Ich bin zwar nicht orezone, aber hab einfach mal "secret debt solution" gegoogelt.
Author ist wohl ein gewisser Larry Edelson von Money and Markets. Hier der Original Artikel .
If you think I’m crazy or propagating some kind of conspiracy theory, then consider the historical precedent …
To end the Great Depression in 1933 Franklin Roosevelt devalued the dollar via Executive Order #6102, confiscating gold and raising its price 69.3%, effectively kick starting asset reflation.
Only this time, it won’t be just the U.S. that devalues its currency. The world is too interconnected.

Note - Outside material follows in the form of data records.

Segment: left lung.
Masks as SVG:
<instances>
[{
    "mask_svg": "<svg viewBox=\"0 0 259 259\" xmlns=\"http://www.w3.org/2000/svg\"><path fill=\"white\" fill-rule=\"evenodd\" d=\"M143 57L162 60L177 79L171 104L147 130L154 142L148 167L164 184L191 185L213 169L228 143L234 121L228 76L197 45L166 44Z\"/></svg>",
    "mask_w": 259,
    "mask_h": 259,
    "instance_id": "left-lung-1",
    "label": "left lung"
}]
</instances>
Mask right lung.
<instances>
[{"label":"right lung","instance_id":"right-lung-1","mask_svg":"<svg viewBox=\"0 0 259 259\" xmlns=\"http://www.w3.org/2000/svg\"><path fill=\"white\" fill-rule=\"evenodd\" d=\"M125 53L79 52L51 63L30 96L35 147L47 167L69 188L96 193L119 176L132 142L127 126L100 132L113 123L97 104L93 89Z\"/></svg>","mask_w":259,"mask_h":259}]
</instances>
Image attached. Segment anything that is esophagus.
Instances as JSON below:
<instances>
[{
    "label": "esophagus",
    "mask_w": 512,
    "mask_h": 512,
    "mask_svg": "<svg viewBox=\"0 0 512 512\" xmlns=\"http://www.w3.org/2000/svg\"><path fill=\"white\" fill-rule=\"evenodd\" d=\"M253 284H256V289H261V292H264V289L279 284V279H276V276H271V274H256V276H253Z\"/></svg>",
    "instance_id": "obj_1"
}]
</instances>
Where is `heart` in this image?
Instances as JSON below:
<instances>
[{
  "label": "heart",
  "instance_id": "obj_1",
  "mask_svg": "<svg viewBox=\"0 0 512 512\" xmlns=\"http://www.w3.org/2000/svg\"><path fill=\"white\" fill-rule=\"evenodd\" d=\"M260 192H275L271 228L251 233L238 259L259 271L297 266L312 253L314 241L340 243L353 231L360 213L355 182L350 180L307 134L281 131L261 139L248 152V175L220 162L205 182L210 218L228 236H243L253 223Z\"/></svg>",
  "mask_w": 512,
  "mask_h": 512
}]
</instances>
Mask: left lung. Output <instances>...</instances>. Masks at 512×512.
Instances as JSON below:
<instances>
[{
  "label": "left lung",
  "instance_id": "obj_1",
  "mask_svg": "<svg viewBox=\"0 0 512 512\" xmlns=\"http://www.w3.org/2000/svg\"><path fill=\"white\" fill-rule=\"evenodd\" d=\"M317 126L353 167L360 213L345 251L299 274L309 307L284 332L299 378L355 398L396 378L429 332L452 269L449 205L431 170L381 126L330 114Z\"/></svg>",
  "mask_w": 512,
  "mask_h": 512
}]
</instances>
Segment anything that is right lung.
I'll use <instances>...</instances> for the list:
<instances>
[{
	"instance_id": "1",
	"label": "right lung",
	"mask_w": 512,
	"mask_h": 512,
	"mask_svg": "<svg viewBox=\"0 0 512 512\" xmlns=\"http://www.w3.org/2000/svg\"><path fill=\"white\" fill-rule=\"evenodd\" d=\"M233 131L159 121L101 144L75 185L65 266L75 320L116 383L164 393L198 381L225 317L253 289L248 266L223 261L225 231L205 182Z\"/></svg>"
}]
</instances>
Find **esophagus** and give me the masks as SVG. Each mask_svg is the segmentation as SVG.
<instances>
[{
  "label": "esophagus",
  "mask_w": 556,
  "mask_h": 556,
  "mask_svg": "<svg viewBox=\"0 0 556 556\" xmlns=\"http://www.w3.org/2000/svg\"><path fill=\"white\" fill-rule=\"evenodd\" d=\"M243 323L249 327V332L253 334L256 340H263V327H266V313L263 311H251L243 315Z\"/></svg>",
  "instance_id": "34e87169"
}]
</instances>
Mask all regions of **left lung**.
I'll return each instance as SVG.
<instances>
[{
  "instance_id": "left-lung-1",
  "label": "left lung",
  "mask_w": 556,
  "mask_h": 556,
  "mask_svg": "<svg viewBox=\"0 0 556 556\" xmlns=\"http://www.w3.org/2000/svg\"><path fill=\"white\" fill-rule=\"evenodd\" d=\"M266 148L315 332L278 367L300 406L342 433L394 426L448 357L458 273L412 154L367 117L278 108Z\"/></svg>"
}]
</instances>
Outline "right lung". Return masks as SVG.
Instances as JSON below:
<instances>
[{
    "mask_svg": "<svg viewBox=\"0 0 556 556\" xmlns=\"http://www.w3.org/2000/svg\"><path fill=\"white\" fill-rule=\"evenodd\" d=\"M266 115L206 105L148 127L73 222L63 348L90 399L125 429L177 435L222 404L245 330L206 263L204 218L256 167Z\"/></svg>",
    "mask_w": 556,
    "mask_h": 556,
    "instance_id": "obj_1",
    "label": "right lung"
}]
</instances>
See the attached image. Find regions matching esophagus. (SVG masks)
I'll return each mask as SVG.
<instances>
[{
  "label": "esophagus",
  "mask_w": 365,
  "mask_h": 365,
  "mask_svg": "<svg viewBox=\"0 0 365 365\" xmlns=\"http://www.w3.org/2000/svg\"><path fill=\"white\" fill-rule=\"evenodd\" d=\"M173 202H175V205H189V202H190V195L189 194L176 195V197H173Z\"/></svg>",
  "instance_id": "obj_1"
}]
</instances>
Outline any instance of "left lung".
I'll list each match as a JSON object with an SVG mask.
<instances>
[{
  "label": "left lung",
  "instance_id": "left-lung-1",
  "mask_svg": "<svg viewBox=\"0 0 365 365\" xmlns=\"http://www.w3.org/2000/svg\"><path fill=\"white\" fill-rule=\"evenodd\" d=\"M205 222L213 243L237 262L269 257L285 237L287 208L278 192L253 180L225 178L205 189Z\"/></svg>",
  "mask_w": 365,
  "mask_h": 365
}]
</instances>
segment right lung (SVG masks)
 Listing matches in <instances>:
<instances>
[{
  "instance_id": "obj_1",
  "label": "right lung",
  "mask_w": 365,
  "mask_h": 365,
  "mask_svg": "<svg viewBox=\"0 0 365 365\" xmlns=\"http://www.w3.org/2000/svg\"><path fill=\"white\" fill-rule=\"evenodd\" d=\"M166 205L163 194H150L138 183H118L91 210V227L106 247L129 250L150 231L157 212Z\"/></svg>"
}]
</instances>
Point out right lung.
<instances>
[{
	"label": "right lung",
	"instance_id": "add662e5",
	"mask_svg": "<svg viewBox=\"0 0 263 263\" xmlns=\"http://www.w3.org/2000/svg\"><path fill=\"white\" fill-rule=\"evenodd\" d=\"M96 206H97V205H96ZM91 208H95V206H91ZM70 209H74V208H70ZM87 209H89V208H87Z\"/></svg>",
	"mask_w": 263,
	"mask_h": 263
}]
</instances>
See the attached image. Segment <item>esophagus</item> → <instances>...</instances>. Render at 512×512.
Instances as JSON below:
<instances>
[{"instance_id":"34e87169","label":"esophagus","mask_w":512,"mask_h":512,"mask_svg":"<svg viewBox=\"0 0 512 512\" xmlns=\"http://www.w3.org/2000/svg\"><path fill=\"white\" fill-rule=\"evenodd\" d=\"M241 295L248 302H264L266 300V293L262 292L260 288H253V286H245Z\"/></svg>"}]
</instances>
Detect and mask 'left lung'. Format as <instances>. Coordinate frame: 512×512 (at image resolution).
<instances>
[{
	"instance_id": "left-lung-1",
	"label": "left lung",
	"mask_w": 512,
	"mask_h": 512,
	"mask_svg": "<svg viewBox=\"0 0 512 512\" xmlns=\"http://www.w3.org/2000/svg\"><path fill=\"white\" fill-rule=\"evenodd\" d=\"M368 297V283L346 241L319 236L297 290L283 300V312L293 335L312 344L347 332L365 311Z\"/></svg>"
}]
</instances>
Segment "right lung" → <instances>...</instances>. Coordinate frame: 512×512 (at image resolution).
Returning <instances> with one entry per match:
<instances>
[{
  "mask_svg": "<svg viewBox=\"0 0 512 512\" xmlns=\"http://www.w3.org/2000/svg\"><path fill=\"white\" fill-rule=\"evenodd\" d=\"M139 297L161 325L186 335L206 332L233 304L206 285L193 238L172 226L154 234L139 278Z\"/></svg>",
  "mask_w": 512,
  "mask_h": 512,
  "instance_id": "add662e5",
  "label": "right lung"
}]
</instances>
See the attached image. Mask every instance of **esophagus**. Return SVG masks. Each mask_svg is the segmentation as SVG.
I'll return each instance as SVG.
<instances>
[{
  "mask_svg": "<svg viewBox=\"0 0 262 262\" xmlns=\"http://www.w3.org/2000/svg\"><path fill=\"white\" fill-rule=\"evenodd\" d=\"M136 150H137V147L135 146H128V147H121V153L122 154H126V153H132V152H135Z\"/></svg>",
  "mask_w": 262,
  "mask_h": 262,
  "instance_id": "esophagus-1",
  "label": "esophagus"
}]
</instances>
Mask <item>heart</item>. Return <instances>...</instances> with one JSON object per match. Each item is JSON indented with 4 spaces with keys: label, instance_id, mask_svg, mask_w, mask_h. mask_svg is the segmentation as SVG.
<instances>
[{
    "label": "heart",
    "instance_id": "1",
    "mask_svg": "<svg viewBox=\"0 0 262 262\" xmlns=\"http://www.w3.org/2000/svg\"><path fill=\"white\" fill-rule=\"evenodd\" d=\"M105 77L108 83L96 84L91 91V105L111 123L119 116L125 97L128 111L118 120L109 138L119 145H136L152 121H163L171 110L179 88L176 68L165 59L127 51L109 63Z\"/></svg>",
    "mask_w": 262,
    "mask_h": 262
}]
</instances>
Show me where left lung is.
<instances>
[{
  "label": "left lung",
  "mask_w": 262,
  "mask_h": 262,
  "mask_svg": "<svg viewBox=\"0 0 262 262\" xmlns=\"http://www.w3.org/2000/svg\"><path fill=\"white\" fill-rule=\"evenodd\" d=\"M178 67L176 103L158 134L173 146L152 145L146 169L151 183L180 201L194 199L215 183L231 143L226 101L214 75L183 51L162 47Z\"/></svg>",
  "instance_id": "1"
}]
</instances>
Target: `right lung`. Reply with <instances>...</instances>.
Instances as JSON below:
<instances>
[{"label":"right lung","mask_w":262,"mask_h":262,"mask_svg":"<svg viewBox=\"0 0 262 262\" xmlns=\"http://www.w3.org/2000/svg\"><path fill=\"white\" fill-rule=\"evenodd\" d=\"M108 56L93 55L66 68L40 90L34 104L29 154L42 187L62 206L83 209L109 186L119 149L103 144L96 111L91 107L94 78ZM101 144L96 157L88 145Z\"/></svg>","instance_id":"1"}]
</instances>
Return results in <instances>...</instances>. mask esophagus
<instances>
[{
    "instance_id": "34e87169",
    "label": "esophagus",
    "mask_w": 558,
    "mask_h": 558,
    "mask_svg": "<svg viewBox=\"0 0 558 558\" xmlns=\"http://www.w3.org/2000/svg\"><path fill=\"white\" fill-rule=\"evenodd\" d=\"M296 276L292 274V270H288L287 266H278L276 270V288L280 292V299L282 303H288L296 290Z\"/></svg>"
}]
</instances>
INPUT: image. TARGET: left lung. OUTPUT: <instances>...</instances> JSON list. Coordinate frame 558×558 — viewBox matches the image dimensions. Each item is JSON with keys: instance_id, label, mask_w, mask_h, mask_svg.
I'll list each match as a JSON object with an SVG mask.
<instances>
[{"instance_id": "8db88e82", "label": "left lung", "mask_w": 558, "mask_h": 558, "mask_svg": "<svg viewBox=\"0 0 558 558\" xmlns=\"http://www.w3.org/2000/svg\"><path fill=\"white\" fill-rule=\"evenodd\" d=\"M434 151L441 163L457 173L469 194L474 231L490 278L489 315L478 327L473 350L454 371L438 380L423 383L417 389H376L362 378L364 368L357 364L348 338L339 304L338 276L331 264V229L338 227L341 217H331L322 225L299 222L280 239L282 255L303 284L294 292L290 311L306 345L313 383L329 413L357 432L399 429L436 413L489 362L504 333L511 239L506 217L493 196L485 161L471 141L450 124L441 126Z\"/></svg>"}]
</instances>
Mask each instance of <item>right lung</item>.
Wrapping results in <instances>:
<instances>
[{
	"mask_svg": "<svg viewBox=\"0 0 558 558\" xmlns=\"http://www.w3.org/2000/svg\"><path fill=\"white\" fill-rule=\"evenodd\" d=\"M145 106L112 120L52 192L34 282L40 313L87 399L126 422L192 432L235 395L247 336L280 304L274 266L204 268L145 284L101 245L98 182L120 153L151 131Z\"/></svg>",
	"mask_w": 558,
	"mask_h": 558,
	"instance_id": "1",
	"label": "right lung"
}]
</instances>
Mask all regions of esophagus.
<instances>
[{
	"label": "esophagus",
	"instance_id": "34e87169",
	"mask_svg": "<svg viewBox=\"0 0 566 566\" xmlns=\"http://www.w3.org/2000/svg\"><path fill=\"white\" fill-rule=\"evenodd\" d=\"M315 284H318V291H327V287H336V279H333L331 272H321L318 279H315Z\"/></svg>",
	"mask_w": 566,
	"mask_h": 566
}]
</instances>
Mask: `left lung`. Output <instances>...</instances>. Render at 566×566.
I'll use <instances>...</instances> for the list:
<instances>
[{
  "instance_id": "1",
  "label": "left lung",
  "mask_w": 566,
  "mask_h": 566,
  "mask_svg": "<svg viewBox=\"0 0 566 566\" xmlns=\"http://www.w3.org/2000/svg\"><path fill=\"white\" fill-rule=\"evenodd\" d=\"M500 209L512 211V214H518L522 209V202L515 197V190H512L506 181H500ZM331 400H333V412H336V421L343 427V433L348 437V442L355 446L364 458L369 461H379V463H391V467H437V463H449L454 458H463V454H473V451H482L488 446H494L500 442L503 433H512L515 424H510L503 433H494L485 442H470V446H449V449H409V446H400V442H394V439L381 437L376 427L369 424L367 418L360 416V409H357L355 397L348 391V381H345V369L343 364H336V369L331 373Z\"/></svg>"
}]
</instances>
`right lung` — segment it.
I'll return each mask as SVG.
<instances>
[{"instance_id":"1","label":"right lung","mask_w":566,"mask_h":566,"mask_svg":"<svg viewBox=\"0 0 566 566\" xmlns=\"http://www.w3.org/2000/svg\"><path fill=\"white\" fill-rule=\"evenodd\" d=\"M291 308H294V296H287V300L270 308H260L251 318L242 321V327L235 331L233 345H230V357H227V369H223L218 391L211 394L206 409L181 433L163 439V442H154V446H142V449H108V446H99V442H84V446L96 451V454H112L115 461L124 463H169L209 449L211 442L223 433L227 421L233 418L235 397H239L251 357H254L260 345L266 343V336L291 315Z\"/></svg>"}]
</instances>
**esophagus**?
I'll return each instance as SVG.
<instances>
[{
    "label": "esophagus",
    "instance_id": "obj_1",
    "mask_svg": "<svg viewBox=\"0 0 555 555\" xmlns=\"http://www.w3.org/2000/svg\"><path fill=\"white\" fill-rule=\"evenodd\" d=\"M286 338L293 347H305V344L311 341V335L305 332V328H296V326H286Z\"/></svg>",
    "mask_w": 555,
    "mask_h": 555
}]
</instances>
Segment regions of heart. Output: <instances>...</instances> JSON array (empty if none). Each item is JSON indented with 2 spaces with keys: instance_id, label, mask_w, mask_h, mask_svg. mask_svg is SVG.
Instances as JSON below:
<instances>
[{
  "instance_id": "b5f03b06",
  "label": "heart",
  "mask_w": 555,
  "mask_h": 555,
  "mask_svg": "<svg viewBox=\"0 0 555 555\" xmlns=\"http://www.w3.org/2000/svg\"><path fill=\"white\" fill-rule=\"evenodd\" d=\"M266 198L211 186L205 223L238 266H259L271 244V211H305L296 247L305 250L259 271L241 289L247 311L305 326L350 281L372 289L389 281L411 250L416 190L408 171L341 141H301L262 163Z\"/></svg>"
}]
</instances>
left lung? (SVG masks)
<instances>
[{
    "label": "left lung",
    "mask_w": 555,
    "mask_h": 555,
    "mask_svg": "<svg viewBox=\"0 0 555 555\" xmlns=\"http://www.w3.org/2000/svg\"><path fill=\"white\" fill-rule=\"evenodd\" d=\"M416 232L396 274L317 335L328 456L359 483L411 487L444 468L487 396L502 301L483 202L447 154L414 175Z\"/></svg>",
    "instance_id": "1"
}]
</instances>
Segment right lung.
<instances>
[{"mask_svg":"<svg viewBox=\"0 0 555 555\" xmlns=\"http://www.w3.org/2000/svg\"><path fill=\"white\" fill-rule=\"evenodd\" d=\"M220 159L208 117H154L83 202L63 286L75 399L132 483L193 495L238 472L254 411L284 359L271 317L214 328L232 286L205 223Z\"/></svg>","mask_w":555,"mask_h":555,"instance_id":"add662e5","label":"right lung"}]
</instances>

Instead, the world’s leading countries will propose a simultaneous and universal currency devaluation.
They cease all gold sales and instead, raise the current official central bank price of gold from its booked value of $42.22 an ounce — to a price that monetizes a large enough portion of the world’s outstanding debts.
That way, just like in 1933, the debts become a fraction of re-inflated asset prices (led higher by the gold price).
And this time, instead of staying with the dollar as a reserve currency, the G-20 issues three new monetary units of exchange, each with equal reserve status.
The three currencies will essentially be a new dollar, new euro, and a new pan-Asian currency. (The Chinese yuan may survive as a fourth currency, but it will be linked to a basket of the three new currencies.)